Tortillas. Just tortillas. Warmed over a gas burner. It’s a comfort food to me now, but there was a time when all I had was tortillas, and it tastes better than my other struggle meal, which was a single cup of rice with whatever spices I had on hand and hadn’t put on the previous day. I lost a lot of weight around then. Still haven’t fully gained it back ten plus years later, and still struggle eating regularly more than once or twice a day.
Once or twice a day is plenty imo, as long as you're getting enough caloric/nutritional value at those meals and aren't underweight like you said. I'm the same way. Just don't be too hard on yourself.
Until more recent times, a handful of hard boiled eggs was cheap, highly nutritious, and damned good with a sprinkle of salt/pepper/tajin/paprika/furikake or a dollop of mayo/sour creme/sriracha/nacho cheez/butter/etc. Potatoes are still pretty good in the same ways; just bake and let cool and you can add any of those same toppings and chow down at any time. Or get the smaller ones and airfry with a spritz of oil and salt. As long as you eat the skins, it's good nutritionally too.
Cube, oil, salt, pepper, garlic, oregano and squeeze a shot ton of lemon on them after rising to a nice golden brown
Surprisingly quick
Carrots salted oiled and waay more dill than it looks like you need also delicious. Grow your own, finding the right variety of carrots and you will be wondering where they have been all your life
Still cant find the ones my grandparents used to yell at us for eating straight from their garden
Toast two slices. Slice of cheese between. Microwave 12 seconds to melt cheese a little. Hate waiting for toasters though,
I once ate nothing but eggs and rice for 3 months. Rice too slow. Another time I bought a 9-pound sack of roasted, unsalted cashews at wholesale, and ate only that until it was gone. Interesting pale results in the bathroom on that one.

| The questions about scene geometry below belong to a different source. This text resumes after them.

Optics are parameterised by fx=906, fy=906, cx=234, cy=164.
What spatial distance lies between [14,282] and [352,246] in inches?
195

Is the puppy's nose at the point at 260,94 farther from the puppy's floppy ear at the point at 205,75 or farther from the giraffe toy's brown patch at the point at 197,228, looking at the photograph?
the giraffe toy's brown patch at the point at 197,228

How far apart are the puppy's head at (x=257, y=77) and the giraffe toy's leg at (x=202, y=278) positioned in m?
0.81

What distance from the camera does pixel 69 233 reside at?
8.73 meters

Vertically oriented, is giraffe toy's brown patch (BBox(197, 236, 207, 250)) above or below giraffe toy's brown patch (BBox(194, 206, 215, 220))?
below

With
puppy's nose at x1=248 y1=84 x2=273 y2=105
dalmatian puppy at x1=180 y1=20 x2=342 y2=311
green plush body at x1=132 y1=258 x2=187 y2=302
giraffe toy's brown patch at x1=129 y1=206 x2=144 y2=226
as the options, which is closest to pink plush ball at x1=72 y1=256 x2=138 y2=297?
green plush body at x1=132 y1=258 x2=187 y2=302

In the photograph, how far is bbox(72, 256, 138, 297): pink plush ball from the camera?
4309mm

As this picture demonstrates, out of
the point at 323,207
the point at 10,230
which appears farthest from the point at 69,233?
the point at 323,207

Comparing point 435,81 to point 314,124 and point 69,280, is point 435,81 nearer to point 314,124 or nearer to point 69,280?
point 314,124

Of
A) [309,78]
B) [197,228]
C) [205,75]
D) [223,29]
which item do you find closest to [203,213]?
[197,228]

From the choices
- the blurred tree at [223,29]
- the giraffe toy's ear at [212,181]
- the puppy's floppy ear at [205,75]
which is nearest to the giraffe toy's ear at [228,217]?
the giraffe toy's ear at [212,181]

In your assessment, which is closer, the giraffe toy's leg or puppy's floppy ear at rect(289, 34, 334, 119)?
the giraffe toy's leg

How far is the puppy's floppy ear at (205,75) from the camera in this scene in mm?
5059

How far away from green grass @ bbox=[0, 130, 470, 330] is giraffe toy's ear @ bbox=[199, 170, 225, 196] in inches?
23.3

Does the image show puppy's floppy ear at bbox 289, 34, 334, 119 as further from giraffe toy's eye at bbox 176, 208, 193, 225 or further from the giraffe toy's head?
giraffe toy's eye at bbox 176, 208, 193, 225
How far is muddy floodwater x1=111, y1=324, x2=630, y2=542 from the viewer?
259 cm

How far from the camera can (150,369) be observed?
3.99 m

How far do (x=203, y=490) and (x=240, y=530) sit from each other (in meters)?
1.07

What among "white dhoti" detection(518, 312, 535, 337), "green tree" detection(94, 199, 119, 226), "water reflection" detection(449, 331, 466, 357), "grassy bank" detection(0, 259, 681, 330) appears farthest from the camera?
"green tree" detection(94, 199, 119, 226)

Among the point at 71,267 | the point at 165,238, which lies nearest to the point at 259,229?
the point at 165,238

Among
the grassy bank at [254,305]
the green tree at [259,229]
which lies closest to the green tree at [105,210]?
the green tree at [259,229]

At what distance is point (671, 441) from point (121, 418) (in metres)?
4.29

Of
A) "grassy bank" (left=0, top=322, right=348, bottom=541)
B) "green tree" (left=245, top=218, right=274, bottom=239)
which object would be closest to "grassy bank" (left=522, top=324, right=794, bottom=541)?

I made the first one for my mom when I was like 7-8 years old and it blew my moms mind that I figured it out before her, lol I called it a "ghetto grilled cheese" and it's legit a staple of her diet still 20 years later. I only "discovered" it because I wasn't allowed to use the stove.

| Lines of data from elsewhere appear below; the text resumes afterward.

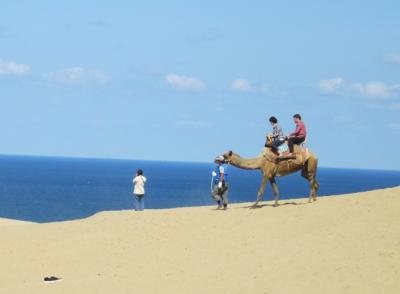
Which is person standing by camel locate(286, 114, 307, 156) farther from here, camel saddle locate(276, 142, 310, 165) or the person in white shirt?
the person in white shirt

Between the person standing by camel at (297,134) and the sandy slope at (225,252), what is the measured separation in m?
2.05

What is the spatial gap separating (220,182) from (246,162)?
4.74 feet

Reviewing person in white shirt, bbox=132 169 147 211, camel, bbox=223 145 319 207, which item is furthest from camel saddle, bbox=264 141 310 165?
person in white shirt, bbox=132 169 147 211

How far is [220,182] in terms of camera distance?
96.8ft

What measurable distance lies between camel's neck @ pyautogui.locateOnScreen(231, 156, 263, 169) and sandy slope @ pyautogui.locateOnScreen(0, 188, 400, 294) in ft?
4.78

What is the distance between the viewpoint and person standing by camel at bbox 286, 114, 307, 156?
27.5m

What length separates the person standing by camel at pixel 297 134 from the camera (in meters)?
27.5

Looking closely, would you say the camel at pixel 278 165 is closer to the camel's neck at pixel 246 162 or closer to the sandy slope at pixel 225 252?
the camel's neck at pixel 246 162

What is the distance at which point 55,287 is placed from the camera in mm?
21047

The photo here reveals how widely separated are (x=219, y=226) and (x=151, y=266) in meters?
3.98

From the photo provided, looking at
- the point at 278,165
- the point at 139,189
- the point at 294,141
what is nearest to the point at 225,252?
the point at 278,165

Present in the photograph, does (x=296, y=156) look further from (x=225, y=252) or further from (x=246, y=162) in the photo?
(x=225, y=252)

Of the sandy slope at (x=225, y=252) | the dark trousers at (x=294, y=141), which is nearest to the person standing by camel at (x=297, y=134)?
the dark trousers at (x=294, y=141)

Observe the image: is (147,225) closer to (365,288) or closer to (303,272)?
(303,272)
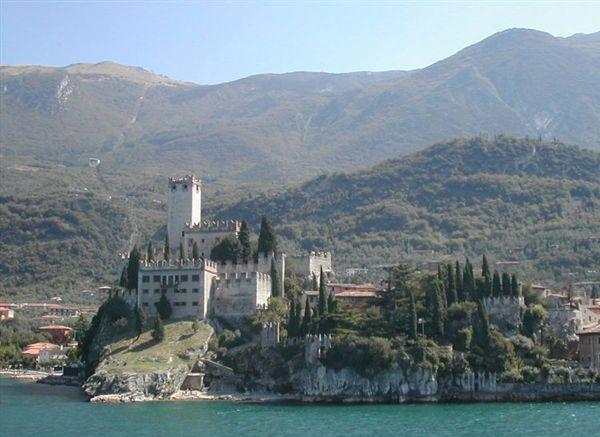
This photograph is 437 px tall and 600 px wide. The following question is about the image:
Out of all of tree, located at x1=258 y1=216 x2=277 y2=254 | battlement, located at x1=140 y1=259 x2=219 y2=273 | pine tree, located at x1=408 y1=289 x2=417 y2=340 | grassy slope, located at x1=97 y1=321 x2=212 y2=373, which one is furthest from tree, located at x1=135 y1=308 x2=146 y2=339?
pine tree, located at x1=408 y1=289 x2=417 y2=340

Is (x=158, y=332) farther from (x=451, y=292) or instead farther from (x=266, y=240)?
(x=451, y=292)

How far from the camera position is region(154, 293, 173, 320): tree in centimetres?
9631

Fry ground pork and break them into small pieces (like 1/2 cm diameter). Add minced garlic (and onion optional), salt, and Maggi seasoning.
Eat with rice, butter, and fried egg (optional). To make it more nutritional, add some sort of vegetable. I like stir fried spinach with garlic and fish sauce.

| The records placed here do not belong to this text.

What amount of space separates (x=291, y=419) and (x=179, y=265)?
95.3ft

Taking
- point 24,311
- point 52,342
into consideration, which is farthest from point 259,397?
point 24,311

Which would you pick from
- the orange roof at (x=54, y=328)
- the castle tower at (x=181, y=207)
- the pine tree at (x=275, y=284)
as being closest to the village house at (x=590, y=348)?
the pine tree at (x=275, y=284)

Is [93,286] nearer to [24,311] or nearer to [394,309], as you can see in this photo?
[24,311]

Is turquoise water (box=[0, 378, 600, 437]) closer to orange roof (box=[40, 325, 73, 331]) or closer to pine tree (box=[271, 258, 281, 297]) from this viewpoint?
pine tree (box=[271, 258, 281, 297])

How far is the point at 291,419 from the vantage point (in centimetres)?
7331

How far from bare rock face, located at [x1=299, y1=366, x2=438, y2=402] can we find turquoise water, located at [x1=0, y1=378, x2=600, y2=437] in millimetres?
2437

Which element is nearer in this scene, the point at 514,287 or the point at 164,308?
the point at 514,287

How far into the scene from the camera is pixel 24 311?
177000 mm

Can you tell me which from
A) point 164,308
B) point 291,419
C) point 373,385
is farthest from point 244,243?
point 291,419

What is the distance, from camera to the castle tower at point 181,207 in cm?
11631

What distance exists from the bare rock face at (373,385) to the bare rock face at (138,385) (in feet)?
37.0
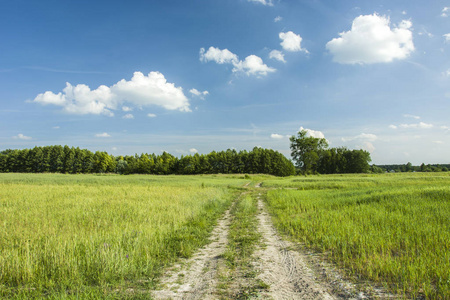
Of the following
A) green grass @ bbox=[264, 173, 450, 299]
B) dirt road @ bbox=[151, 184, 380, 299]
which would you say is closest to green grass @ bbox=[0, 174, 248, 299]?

Toast bread with a bit of ketchup and a slice of cheese on top, sprinkle a bit of salt if necessary, then bake until the cheese bubbles. I call it the poor man's pizza.
Mine was to grab a big bag of the cheapest rice at the Asian supermarket and a bulk bag of black beans. Cook rice and beans then mix with soy sauce/black pepper. If I had eggs I would add a fried egg for breakfast or hard boiled for lunch / dinner.
While the stove was broken I would poke holes in potatoes with a fork and microwave them until soft. Salt & pepper or whatever seasoning you had. Butter was a great addition to this if it was around.
For a side dish or snack I would often do ramen coleslaw. Smash up the ramen noodles and pour over a whole bag of Cole slaw. Pour the seasoning packet on top of that. Toast almond slivers then at the end add some sesame oil to warm up the oil. Pour the almonds and oil into the slaw and mix.
Not foodie, so I just eat whatever takes the least time and mess to make. The toaster takes too long for me. Fold a slice of cheese in a piece of bread in under one minute!
I once ate nothing but eggs and rice all day for 3 months. (Took too long to cook rice.) Another time I bought a 9-pound sack of unsalted but roasted cashews and ate nothing else until it was gone in a couple weeks. (Interesting, pale results in the bathroom from that one.)